- _Problem statement_: Return the data that follows exactly. Include every line.

- - -

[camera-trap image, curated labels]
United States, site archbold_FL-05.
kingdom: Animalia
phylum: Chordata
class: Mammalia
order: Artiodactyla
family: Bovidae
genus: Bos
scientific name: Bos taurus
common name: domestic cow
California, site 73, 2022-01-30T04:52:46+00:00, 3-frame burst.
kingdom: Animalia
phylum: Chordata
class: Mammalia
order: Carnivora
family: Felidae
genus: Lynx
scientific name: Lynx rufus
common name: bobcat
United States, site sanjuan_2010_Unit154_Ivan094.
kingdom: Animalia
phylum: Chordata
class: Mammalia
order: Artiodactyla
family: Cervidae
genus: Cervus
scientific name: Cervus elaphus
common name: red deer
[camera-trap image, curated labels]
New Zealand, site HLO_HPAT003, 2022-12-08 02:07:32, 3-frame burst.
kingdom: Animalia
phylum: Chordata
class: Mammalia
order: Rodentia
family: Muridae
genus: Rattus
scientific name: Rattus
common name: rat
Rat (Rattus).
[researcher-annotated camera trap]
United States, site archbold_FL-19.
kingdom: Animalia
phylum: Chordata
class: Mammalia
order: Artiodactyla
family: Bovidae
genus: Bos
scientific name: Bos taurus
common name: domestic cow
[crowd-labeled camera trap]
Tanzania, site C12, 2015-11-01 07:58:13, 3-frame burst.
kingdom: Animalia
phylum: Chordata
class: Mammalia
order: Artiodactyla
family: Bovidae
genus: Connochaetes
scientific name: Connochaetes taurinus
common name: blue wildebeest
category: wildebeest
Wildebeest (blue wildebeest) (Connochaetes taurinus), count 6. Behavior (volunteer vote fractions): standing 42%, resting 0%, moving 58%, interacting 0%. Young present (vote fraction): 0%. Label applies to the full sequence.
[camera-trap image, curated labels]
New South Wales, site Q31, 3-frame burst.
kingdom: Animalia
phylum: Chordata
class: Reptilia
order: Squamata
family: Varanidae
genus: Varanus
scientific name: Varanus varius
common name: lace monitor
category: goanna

- - -

- _Finished task_:
[camera-trap image, curated labels]
United States, site archbold_FL-05.
kingdom: Animalia
phylum: Chordata
class: Mammalia
order: Artiodactyla
family: Bovidae
genus: Bos
scientific name: Bos taurus
common name: domestic cow
California, site 73, 2022-01-30T04:52:46+00:00, 3-frame burst.
kingdom: Animalia
phylum: Chordata
class: Mammalia
order: Carnivora
family: Felidae
genus: Lynx
scientific name: Lynx rufus
common name: bobcat
United States, site sanjuan_2010_Unit154_Ivan094.
kingdom: Animalia
phylum: Chordata
class: Mammalia
order: Artiodactyla
family: Cervidae
genus: Cervus
scientific name: Cervus elaphus
common name: red deer
[camera-trap image, curated labels]
New Zealand, site HLO_HPAT003, 2022-12-08 02:07:32, 3-frame burst.
kingdom: Animalia
phylum: Chordata
class: Mammalia
order: Rodentia
family: Muridae
genus: Rattus
scientific name: Rattus
common name: rat
Rat (Rattus).
[researcher-annotated camera trap]
United States, site archbold_FL-19.
kingdom: Animalia
phylum: Chordata
class: Mammalia
order: Artiodactyla
family: Bovidae
genus: Bos
scientific name: Bos taurus
common name: domestic cow
[crowd-labeled camera trap]
Tanzania, site C12, 2015-11-01 07:58:13, 3-frame burst.
kingdom: Animalia
phylum: Chordata
class: Mammalia
order: Artiodactyla
family: Bovidae
genus: Connochaetes
scientific name: Connochaetes taurinus
common name: blue wildebeest
category: wildebeest
Wildebeest (blue wildebeest) (Connochaetes taurinus), count 6. Behavior (volunteer vote fractions): standing 42%, resting 0%, moving 58%, interacting 0%. Young present (vote fraction): 0%. Label applies to the full sequence.
[camera-trap image, curated labels]
New South Wales, site Q31, 3-frame burst.
kingdom: Animalia
phylum: Chordata
class: Reptilia
order: Squamata
family: Varanidae
genus: Varanus
scientific name: Varanus varius
common name: lace monitor
category: goanna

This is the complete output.